Exercise objective: Which of the lines below contain the word "measure", with case counting? Copy each such line in full.

Given records:
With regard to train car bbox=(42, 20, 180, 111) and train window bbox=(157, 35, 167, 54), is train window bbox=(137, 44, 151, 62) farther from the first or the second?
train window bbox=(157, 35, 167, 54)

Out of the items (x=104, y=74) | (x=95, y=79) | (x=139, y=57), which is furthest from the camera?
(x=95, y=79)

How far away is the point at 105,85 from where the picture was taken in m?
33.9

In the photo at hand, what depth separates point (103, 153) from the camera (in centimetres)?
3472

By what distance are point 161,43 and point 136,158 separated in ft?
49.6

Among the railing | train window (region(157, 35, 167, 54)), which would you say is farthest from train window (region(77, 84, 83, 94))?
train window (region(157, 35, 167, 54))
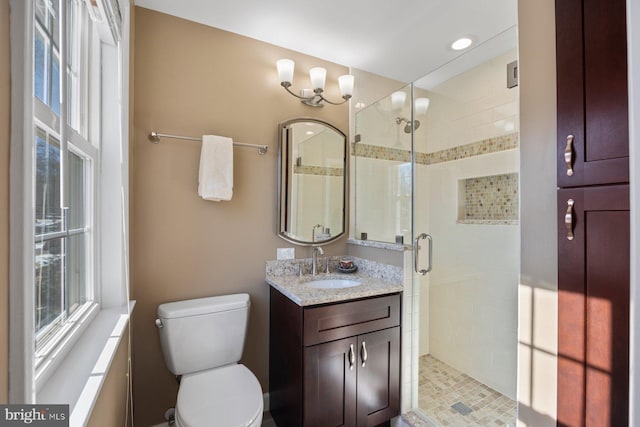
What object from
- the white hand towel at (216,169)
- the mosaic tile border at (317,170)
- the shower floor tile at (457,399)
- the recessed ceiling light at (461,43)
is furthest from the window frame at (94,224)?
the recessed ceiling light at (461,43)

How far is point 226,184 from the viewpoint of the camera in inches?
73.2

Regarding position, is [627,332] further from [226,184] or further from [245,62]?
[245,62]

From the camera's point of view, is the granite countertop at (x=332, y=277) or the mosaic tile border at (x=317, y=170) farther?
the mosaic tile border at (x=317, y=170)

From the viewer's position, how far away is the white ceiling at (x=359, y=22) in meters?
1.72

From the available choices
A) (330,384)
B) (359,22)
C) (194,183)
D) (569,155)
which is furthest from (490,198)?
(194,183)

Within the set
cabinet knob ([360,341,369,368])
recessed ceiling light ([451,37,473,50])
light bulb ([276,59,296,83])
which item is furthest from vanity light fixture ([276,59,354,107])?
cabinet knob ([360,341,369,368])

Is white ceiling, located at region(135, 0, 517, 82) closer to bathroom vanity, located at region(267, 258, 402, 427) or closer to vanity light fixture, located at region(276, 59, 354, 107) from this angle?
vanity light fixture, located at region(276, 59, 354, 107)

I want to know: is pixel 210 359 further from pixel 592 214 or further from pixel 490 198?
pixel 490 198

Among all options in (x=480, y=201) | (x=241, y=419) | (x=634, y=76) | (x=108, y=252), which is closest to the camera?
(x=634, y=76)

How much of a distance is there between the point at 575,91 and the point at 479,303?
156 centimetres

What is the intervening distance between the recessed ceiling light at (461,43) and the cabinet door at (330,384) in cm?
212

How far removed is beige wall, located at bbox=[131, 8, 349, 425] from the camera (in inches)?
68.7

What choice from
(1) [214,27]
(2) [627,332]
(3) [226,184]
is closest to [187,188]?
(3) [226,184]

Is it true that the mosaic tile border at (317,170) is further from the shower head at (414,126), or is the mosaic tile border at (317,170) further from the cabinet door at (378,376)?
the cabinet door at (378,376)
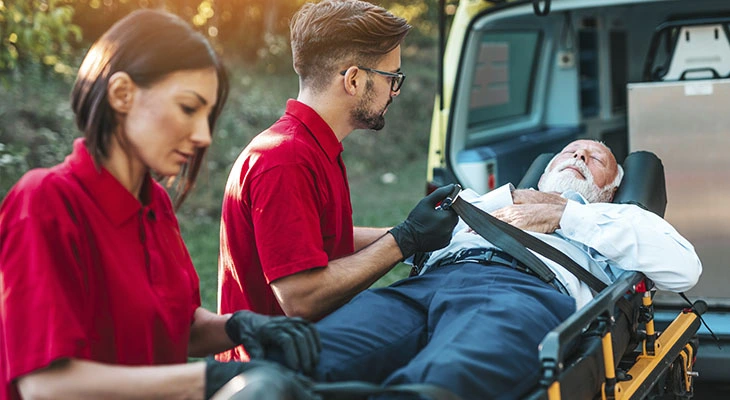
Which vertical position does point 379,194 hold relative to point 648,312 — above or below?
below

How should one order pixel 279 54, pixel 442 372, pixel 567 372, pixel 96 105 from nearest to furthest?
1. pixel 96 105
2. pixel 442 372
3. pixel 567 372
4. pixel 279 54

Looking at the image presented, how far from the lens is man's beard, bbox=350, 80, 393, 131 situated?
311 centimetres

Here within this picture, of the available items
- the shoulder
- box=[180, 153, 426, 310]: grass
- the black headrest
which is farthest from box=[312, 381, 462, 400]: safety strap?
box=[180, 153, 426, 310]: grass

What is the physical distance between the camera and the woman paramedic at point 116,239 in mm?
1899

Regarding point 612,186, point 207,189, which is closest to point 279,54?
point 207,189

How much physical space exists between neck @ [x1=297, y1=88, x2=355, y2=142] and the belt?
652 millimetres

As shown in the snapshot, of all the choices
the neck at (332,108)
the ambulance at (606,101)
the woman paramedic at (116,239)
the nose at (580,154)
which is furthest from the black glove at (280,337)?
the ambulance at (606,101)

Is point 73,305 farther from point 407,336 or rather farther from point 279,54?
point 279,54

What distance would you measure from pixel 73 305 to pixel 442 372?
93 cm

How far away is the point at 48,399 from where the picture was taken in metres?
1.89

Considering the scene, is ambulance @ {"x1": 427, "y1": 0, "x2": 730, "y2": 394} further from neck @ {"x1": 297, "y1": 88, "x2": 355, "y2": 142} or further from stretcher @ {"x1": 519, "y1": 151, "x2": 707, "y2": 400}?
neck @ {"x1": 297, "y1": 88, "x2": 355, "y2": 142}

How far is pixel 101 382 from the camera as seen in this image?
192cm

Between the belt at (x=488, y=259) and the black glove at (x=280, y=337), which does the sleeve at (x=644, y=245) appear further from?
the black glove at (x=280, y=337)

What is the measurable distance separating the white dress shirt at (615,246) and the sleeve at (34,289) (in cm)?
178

==

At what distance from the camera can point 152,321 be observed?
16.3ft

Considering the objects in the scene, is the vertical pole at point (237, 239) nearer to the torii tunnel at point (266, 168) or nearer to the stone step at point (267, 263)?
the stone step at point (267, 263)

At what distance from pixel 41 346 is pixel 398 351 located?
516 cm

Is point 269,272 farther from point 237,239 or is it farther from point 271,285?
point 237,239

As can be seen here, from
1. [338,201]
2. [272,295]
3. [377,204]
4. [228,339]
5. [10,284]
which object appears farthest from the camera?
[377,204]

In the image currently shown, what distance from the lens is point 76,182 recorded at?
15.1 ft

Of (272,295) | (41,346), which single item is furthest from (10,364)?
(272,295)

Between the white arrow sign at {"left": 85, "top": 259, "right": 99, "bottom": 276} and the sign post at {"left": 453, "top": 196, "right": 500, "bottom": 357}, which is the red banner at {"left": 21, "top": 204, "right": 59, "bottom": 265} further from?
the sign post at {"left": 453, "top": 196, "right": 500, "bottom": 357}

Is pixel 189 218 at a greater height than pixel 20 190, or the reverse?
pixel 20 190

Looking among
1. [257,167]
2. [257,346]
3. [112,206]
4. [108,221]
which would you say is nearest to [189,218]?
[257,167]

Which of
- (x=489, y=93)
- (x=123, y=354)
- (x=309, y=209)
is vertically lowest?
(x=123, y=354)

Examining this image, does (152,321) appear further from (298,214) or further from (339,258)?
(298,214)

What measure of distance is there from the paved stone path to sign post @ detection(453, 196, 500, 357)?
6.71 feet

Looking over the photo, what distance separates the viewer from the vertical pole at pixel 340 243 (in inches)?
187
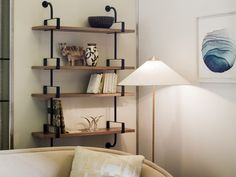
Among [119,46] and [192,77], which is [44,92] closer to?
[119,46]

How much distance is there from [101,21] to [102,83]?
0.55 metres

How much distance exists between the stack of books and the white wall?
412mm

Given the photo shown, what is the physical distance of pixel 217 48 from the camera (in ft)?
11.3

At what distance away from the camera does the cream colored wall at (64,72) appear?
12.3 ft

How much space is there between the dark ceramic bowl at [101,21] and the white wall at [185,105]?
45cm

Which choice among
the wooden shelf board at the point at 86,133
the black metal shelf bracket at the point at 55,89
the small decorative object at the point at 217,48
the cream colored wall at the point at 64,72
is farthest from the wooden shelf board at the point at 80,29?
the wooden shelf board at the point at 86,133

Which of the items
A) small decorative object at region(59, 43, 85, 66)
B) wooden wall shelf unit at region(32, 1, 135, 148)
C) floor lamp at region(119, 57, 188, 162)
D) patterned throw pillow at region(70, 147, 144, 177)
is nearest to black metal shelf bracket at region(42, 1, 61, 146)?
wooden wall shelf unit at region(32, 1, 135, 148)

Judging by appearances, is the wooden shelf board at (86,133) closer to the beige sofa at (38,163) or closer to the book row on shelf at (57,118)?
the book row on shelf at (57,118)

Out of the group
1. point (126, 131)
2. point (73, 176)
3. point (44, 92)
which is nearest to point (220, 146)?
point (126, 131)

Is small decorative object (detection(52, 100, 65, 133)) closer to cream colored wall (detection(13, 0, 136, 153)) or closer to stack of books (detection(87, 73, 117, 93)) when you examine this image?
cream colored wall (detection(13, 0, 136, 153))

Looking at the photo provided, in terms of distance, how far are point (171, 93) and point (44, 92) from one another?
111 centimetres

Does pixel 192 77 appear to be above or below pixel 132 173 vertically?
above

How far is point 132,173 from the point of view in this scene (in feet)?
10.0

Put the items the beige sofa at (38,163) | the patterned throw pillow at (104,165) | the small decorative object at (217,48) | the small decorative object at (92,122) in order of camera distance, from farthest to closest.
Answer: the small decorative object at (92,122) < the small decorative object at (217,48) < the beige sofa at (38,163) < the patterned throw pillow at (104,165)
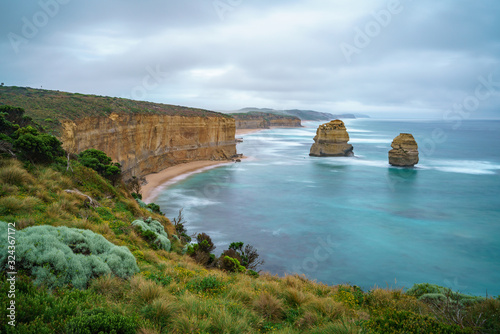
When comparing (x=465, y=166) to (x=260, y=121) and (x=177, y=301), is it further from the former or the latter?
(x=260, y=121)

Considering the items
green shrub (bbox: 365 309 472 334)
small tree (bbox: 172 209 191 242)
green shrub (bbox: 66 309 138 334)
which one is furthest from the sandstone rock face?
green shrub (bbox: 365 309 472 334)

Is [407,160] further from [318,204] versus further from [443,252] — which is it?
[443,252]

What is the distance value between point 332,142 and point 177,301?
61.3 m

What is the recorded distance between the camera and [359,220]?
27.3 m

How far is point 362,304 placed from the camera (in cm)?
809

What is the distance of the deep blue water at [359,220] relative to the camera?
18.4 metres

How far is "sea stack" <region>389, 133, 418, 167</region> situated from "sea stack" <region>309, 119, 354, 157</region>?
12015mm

The reply:
What distance would you measure from pixel 73 305 to pixel 442 372?
What measure of distance is there from the paved stone path to sign post @ detection(453, 196, 500, 357)?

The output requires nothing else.